I am minutes out of the Sing Sing screening at TIFF 2023; saying I am impressed is an understatement. I went into the film with limited knowledge, just wanting to enjoy an interesting movie. I knew it was a true story, but like most films, I assumed a lot of liberties were taken for the sake of entertainment. It wasn’t until the credits rolled that I realized most of the actors in Sing Sing were playing themselves. This is a true story portrayed by the people who lived it.
Sing Sing is the story of a program called Rehabilitation Through the Arts (RTA) at Sing Sing prison. We follow John “Divine G” Whitfield (Colman Domingo) during his time as a founder of the program alongside the program’s director, Brent Buell (Paul Raci). RTA is meant to create a space for prisoners to learn to feel, connect and communicate. As said by one of the men in the program, “We here to become human again.”
“We weren’t watching men survive ‘prison life,’ we were just watching them survive real life…”
Directed by Greg Kwedar, Sing Sing opens with a close-up of Divine G performing Shakespeare. Framing like this is used throughout the film to bring us closer to these men. We see them again during auditions as each man is introduced. We instantly learn who is funny, who’s fierce, who’s hurt. Kwedar found ways to let us into their minds without needing them to speak.
At one point in the film, the music is almost uncomfortable to listen to as the volume increases and fills with high-pitched screeching. This is right when we see Domingo’s character beginning to break. Piece by piece, he grows colder and more broken. Kwedar masterfully puts this on display with minimal dialogue. Pairing his direction with the unbelievable amount of expression in Domingo’s eyes alone, entire scenes can be played out with ease.
I found myself falling in love with some of the characters long before I knew they were, well…themselves. Carmine is a 71-year-old man talking about loving and missing his wife. My note to myself was, “I want that love.” Another man with face tattoos auditioned to play a psychopath, and though it should have been a tad concerning, I adored him right away. Mike Mike, though, is where we start to find out that there is true humanity in these men.
Divine G always feels different than the other prisoners. He is well-spoken, well mannered and educated. He loves the arts. His cell is filled with books and a typewriter, things an intellectual would have, but he never for a second believes he is better than anyone else. Domingo’s ability to bring this to life without making him feel stuffy or elitist is excellent. Watching his character’s relationship with men who seem so different from himself is something more people should be taking note of.
Throughout Sing Sing, I was constantly waiting for a tragedy. I was waiting for someone in the program to ruin it for the rest. I was waiting for a violent crime if I’m honest. Though there are absolutely ups and downs, I was surprised with where they came from and how they were handled. We weren’t watching men survive “prison life”, we were just watching them survive real life, and all the things that come with that: life, death and even moms.

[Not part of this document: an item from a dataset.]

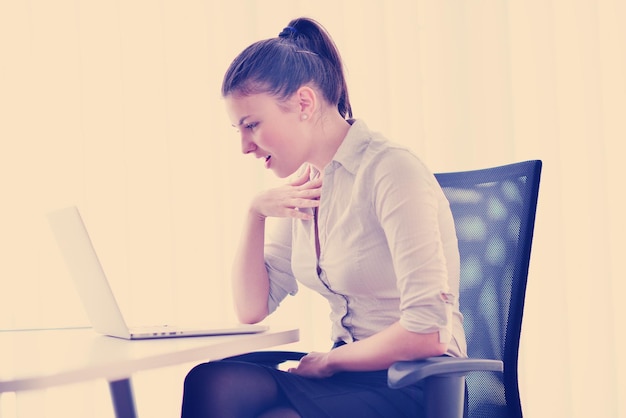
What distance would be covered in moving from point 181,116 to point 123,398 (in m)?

When we see our now actors with costumes and props, we see almost childlike behaviour. One man notes he hasn’t seen himself in a suit in 15 years, and some are running around with fake swords. We even see them pushing each other around in a laundry cart decked out like a boat. RTA brought humanity to men who thought they lost it. It brought skills they would have never had, including confidence and faith in themselves.
I think the most meaningful metaphor to me was Divine G playing Goliath. “Never fear, Gladiator Goliath is here!”. Divine G was a saviour to many of these men, in and out of the program. He pushes them to be better, helps them with parole, and convinces them not to give up after certain events. In the Q&A, Maclin noted that prison won’t rehabilitate anyone; they have to be willing to rehabilitate themselves, and that is what Whitfield helped other people do during his time at Sing Sing and continues to do today.
“Sing Sing is a poignant look at brotherhood and humanity in a world where our justice system looks to lock away rather than rehabilitate.”
A minimal complaint from me would be some issues with pacing. The relationship between Whitfield and Maclin starts off tense. Divine Eye is resistant to the process, and Divine G really doesn’t seem to have faith. It feels like, in one scene, they decide to get over it and become fast friends, almost like we are missing a scene somewhere to see that turning point. Outside of that, every relationship really serves a purpose and feels genuine.
Sing Sing is a poignant look at brotherhood and humanity in a world where our justice system looks to lock away rather than rehabilitate. With Kwedar’s skillful way of delivering audiences into the minds of these characters without a word and how real they genuinely feel (because they are), makes Sing Sing a must-watch at TIFF 2023.